EXERCISE DETAILS:
Copy out each caption in the material below word for word, one per line, and leave the pictures out of your answer.

RECORDS TO PROCESS:
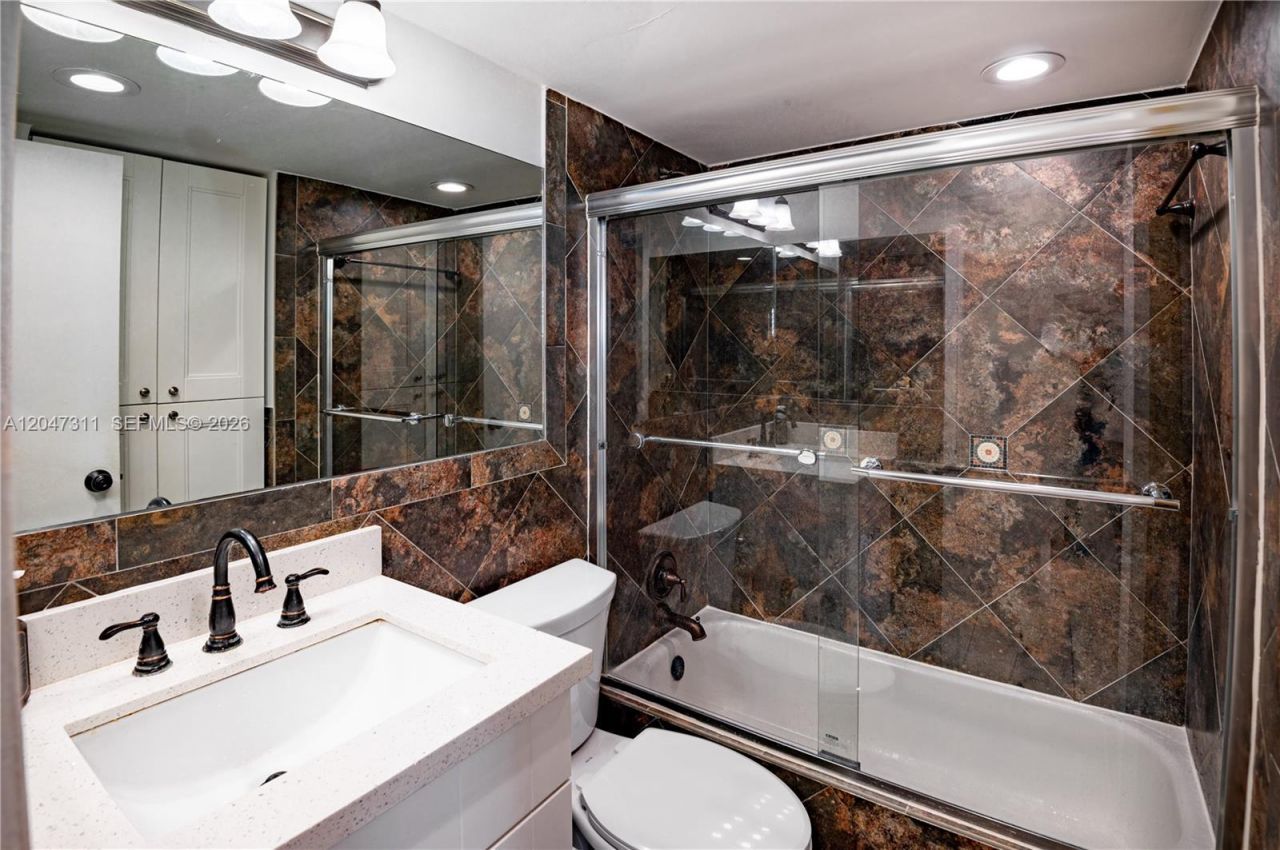 7545 E Treasure Dr , Unit 9B, North Bay Village, FL 33141 Photo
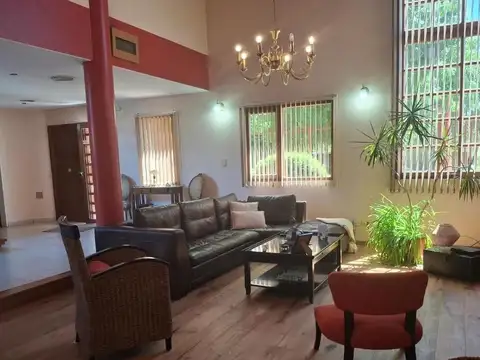 Casa 6 ambientes con 5 baños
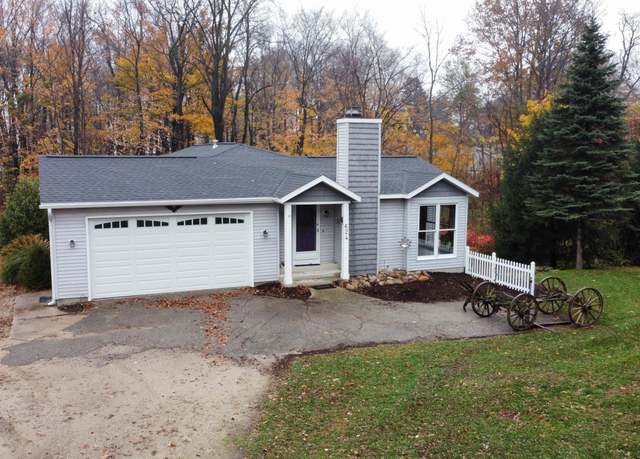 Property at 624 S 160th Ave, Holland, MI 49423, 4 beds, 2 baths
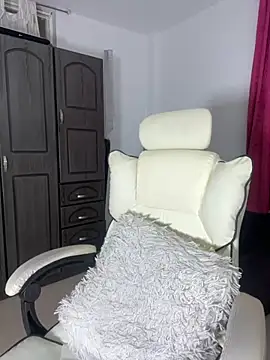 Issa Santana online show from 09-15-25, 07:58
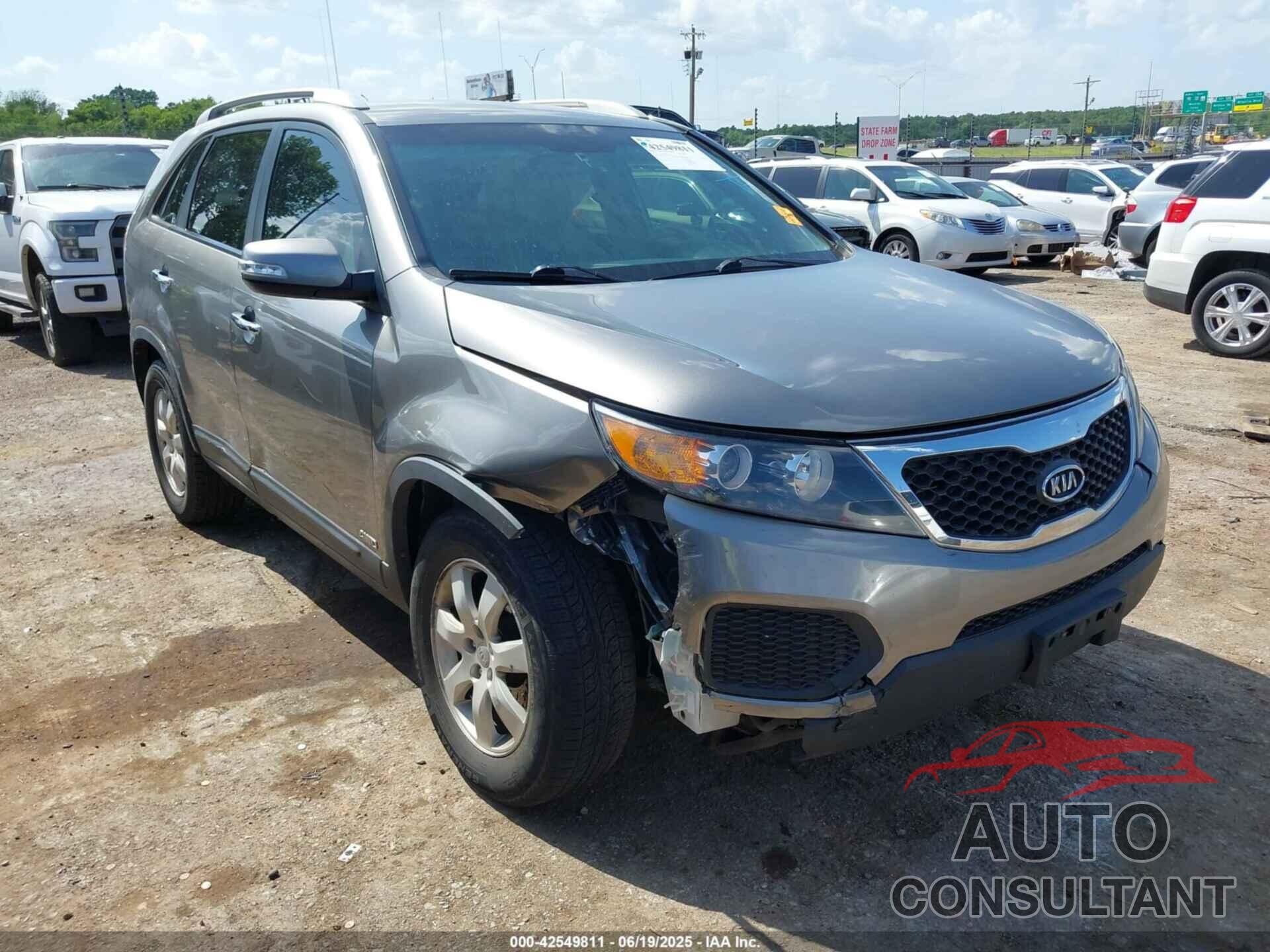 KIA SORENTO 2013 - 5XYKTDA24DG349430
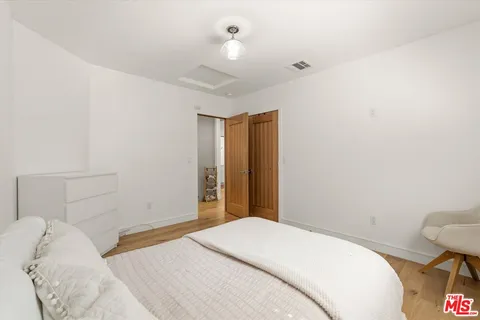 $1,675,000 | 2522 South Bundy Drive, Los Angeles, CA 90064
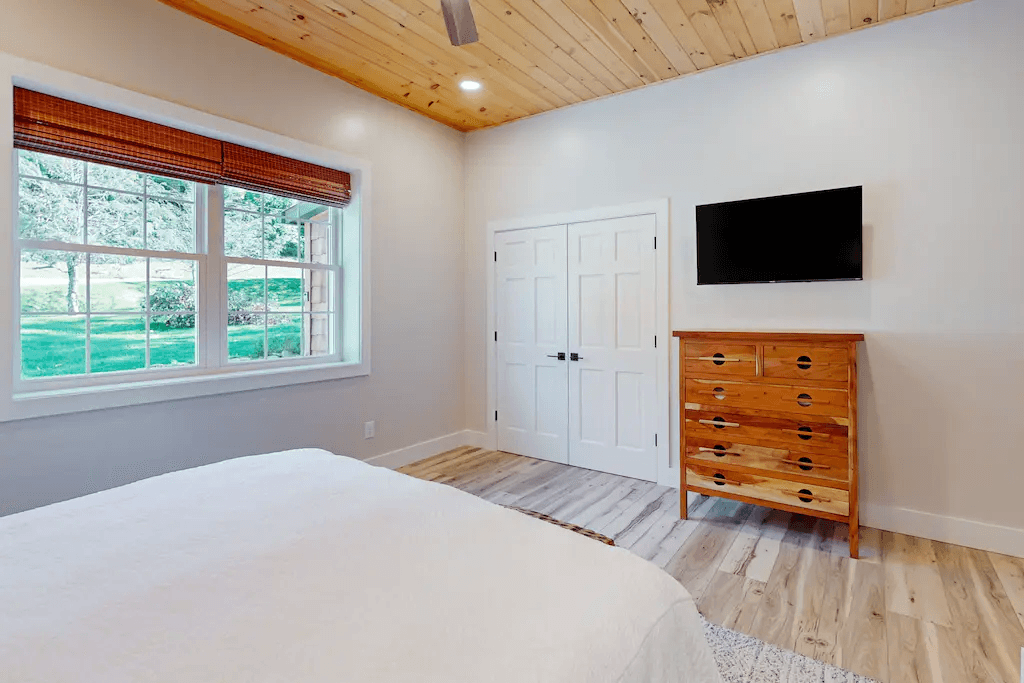 River Rock Cottage - Image 11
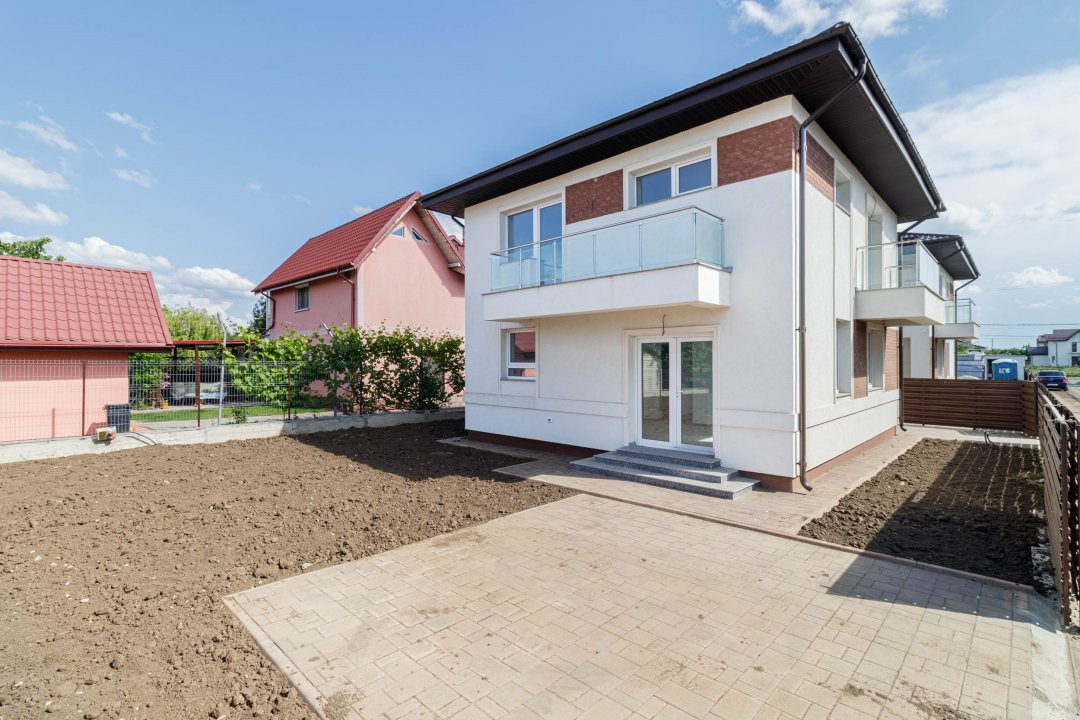 Case duplex in Ciorogarla Residence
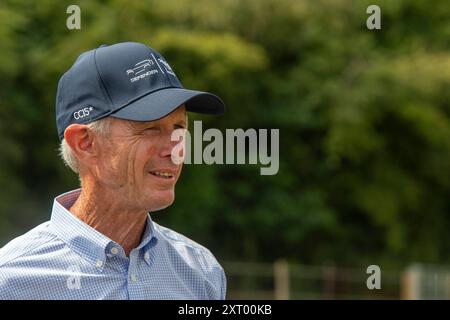 Stamford, Großbritannien. August 2024. Der Designer Derek Di Grazia des Defender Burghley Cross Country Course, der vor der Veranstaltung im Vorfeld des Media Day im Vorfeld der Defender Burghley Horse Trials 2024 auf dem Gelände von Burghley House in Stamford, Lincolnshire, England, Großbritannien stattfand. Quelle: Jonathan Clarke/Alamy Live News Stockfoto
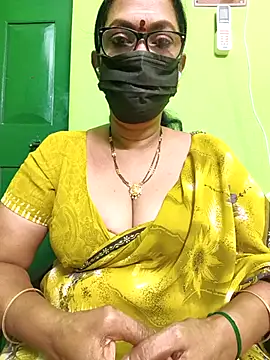 Snapshot of niiveditha chatting on February 26, 2025, 1:41 pm niiveditha online show from February 26, 2025, 1:41 pm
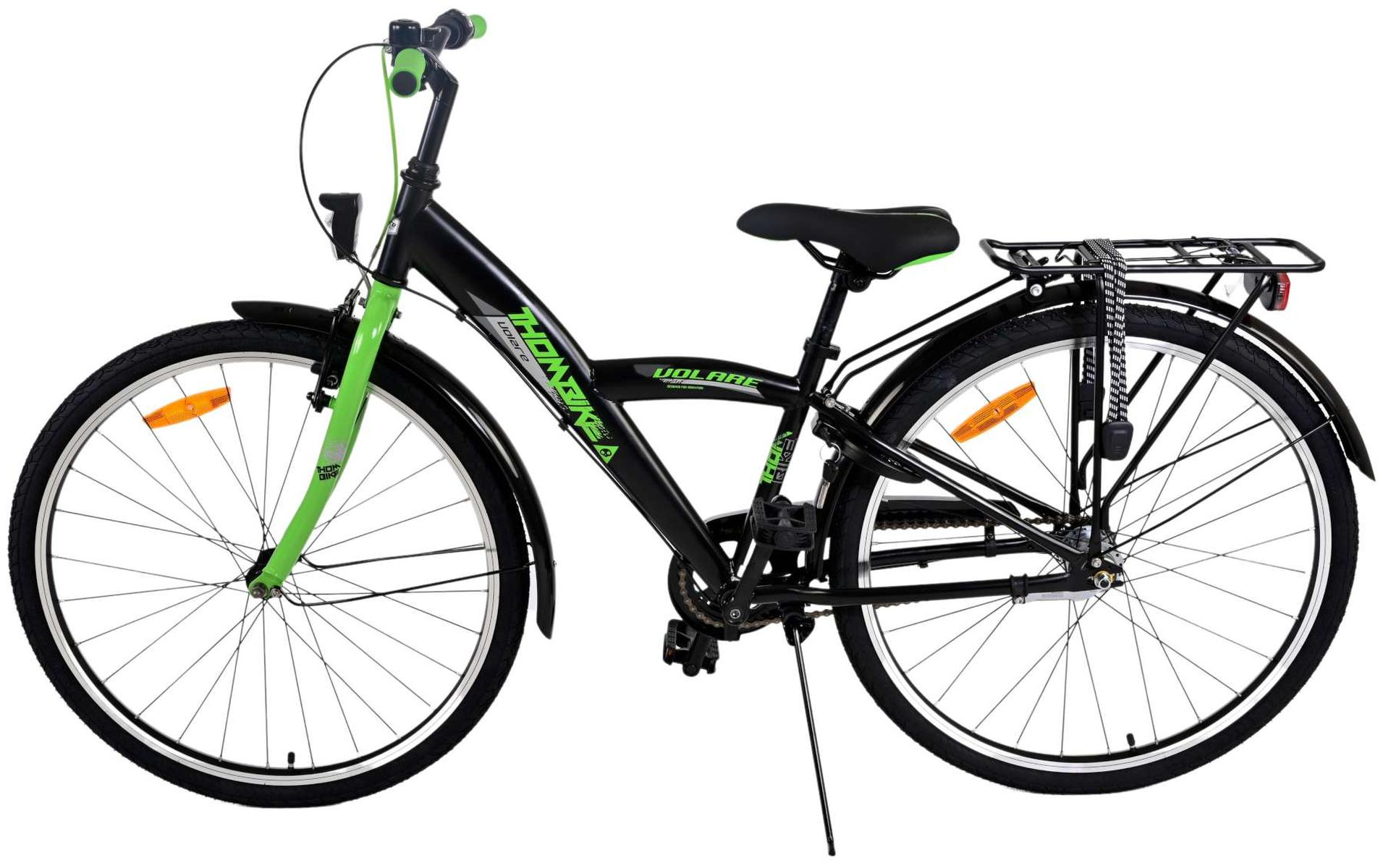 Schwarzes Fahrrad mit grünen Akzenten. Es hat einen Gepäckträger und ein Kettenschloss.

RESULT FOR THIS TASK:
 7545 E Treasure Dr , Unit 9B, North Bay Village, FL 33141 Photo
 Casa 6 ambientes con 5 baños
 Property at 624 S 160th Ave, Holland, MI 49423, 4 beds, 2 baths
 Issa Santana online show from 09-15-25, 07:58
 KIA SORENTO 2013 - 5XYKTDA24DG349430
 $1,675,000 | 2522 South Bundy Drive, Los Angeles, CA 90064
 River Rock Cottage - Image 11
 Case duplex in Ciorogarla Residence
 Stamford, Großbritannien. August 2024. Der Designer Derek Di Grazia des Defender Burghley Cross Country Course, der vor der Veranstaltung im Vorfeld des Media Day im Vorfeld der Defender Burghley Horse Trials 2024 auf dem Gelände von Burghley House in Stamford, Lincolnshire, England, Großbritannien stattfand. Quelle: Jonathan Clarke/Alamy Live News Stockfoto
 Snapshot of niiveditha chatting on February 26, 2025, 1:41 pm niiveditha online show from February 26, 2025, 1:41 pm
 Schwarzes Fahrrad mit grünen Akzenten. Es hat einen Gepäckträger und ein Kettenschloss.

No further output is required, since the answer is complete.